Late last month, three police officers watched as a man drowned in Tempe, Arizona. The man cried out that he was going to drown; an officer yelled back, “I’m not jumping in after you.” The officers have been placed on non-disciplinary administrative paid leave.

American policing
Law enforcement officers speak together outside Robb Elementary School in Uvalde, Texas. (Photo by Brandon Bell/Getty Images)

In Uvalde, Texas, local police, after repeatedly changing their timeline and story about what happened during the mass shooting at an elementary school, reportedly stopped cooperating with the investigation (the police chief has denied this).

In New York City earlier this spring, a gunman shot 23 people on the subway. A police officer, who said his radio was not working, asked passengers to call 911.

These were attention-grabbing headlines, but they were not isolated incidents. “Why Are Police So Bad at Their Jobs?” American Prospect asked recently.

According to the Marshall Project, a non-profit organisation covering the US criminal justice system, in 2020 murders increased, but roughly half went unsolved. In fact, homicide clearance rates are at a historic low. Clearance rates – crimes that are “cleared” by arrest (just arrest, not conviction) – are not a perfect picture of police effectiveness, and there are a variety of possible reasons for this, but at least two are the low trust that communities have in the police because of (relatedly) the focus police place on activities that are not solving violent crime.

It does not appear that this trend will reverse in 2022. Many violent crimes remain unsolved. In some cities, such as Durham, North Carolina, more than 90 per cent of murders from the first quarter of 2022 are as yet unsolved. And conviction rates are even lower than clearance rates.

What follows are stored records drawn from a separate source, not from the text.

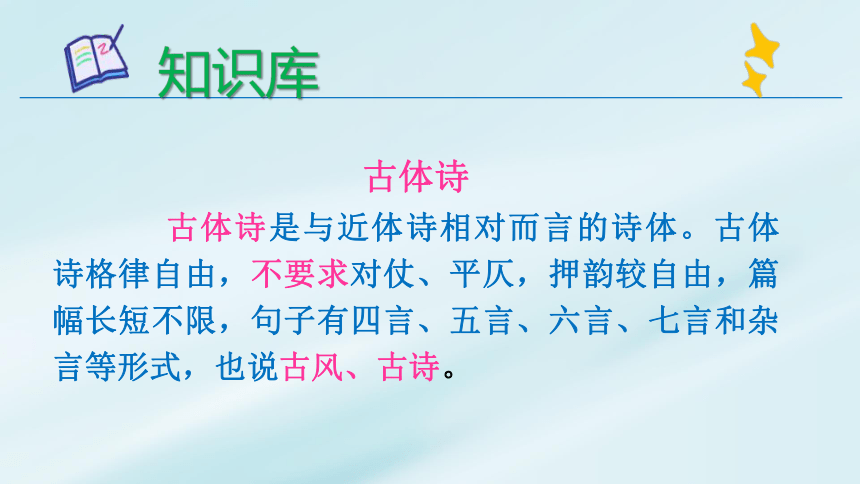 知识库

古体诗

古体诗是与近体诗相对而言的诗体。古体诗格律自由，不要求对仗、平仄，押韵较自由，篇幅长短不限，句子有四言、五言、六言、七言和杂言等形式，也说古风、古诗。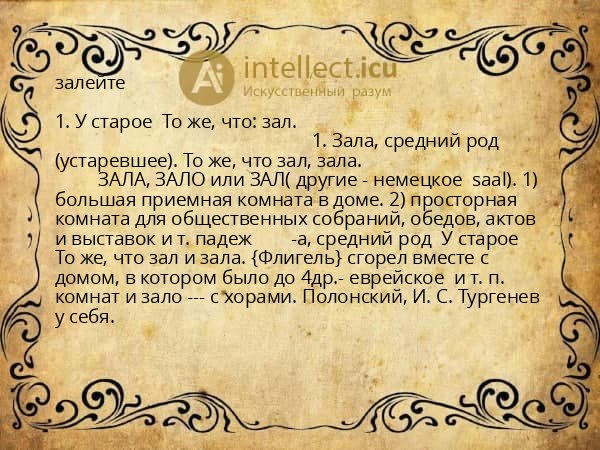 intellect.icu
Искусственный разум

залейте

1. У старое То же, что: зал.

1. Зала, средний род (устаревшее). То же, что зал, зала.

ЗАЛА, ЗАЛО или ЗАЛ( другие - немецкое saal). 1) большая приемная комната в доме. 2) просторная комната для общественных собраний, обедов, актов и выставок и т. падеж -а, средний род У старое То же, что зал и зала. {Флигель} сгорел вместе с домом, в котором было до 4др.- еврейское и т. п. комнат и зало --- с хорами. Полонский, И. С. Тургенев у себя.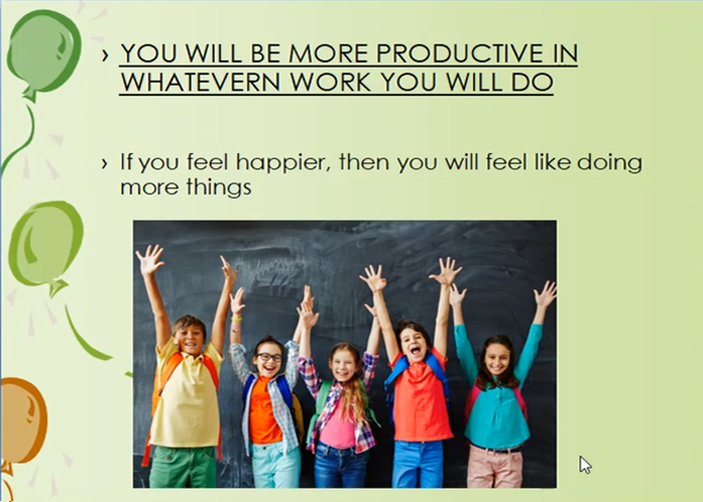 › YOU WILL BE MORE PRODUCTIVE IN WHATEVERN WORK YOU WILL DO

› If you feel happier, then you will feel like doing more things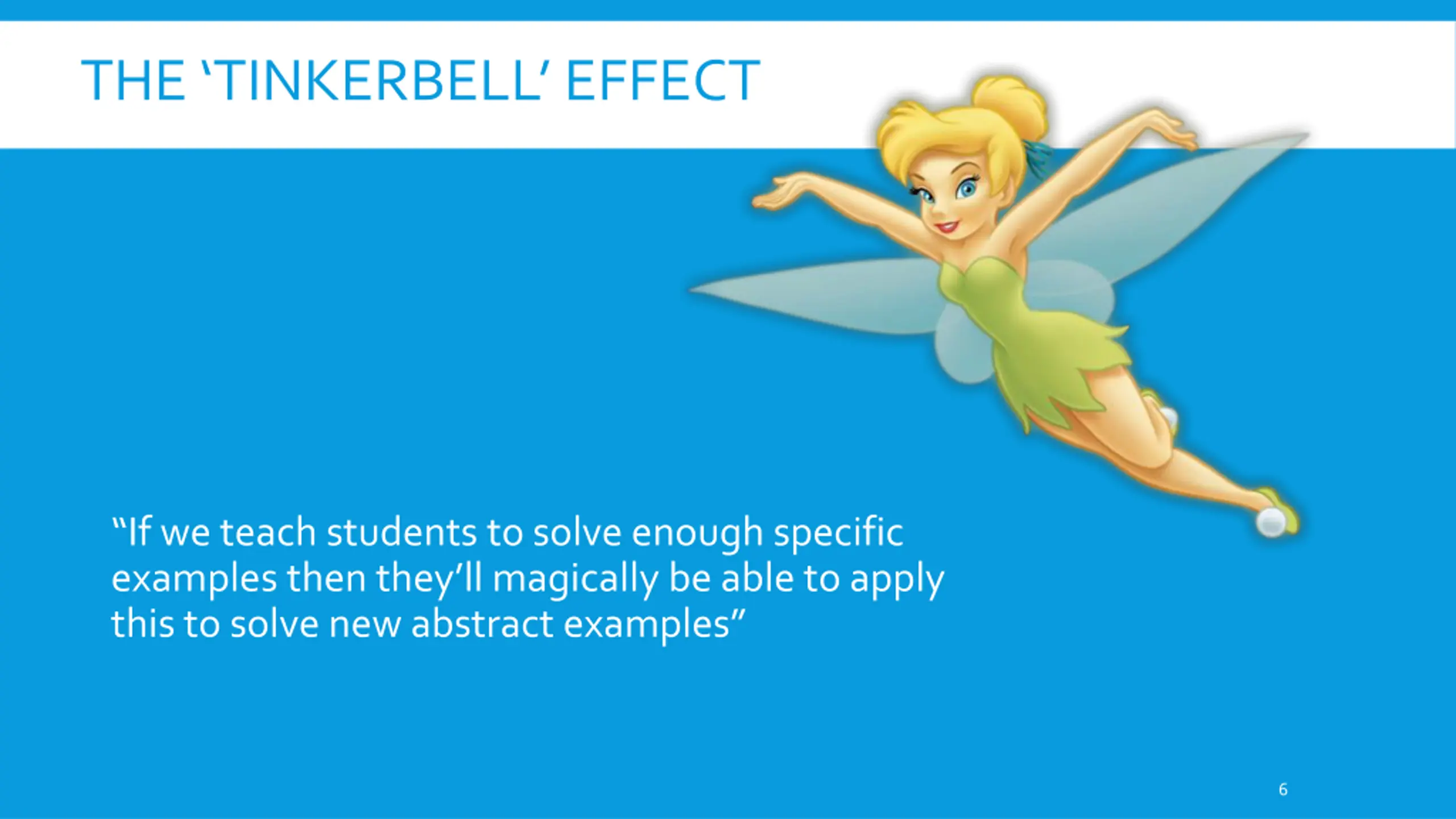 THE ‘TINKERBELL’ EFFECT

“If we teach students to solve enough specific examples then they’ll magically be able to apply this to solve new abstract examples”

6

Some police officials have suggested that budget cuts in the wake of the 2020 murder of George Floyd in Minneapolis, Minnesota, by a police officer is to blame. Floyd was choked to death when an officer put his knee on Floyd’s neck after the latter was suspected of using a counterfeit $20 bill. It is true that, in the wake of Floyd’s murder, a call to “defund the police” went up around the country. And if police blame the defunding of police departments for unsolved crimes, they are not alone in doing so.

In a Politico/Morning Consult poll from February 2022, 49% of respondents blamed the rise of violent crime rates on defunding police departments. A full 69% thought that crime would decrease “a lot” or “some” if police departments were funded more. “Fund the police,” the US president Joe Biden said in his State of the Union address this year, to a standing ovation and rapturous applause.

The trouble with this is that police departments were not defunded. A study of 400 American cities’ budgets by the Real News found police departments in 2021 got roughly the same amount of money as they did in the four years prior; and that, while police budgets may have increased less than they did before, the same could be said of city budgets overall. New York City added $200m to its police department in 2021; the Los Angeles Police Department increased its police budget by 3% that same year. Austin, Texas slashed its police budget – and then raised it again.

In Washington, DC, where I live, Mayor Muriel Bowser’s proposed 2023 budget calls for 400 more police officers over nine years. There are currently nearly 3,600 police officers in our city, and yet, in a city of fewer than one million people, there were 226 homicides in 2021, up from 198 the previous year. (As a point of comparison: in London, which has a population of almost nine million, there were 126 murders in 2021.) In 2021, Bowser asked the city council to redirect $11m away from infrastructure investments to the police department (after a compromise with the council, $5m went to police hiring and $6m to violence prevention programmes.) The clearance rate in Washington, DC, was 42% in 2021, the lowest of any year since 2015.

“Defund the police” has quite clearly been dropped, to the extent that it was ever adopted, by Democratic politicians. But that in and of itself does not change some stubborn facts, such as that police departments were by and large not defunded, or that violent crime is increasingly going unsolved. It may be too much for politicians to call for police budgets to be cut. But perhaps, as more headlines roll in about the incompetency of officers across the country, elected officials could at some point ask what the police are doing with all that money.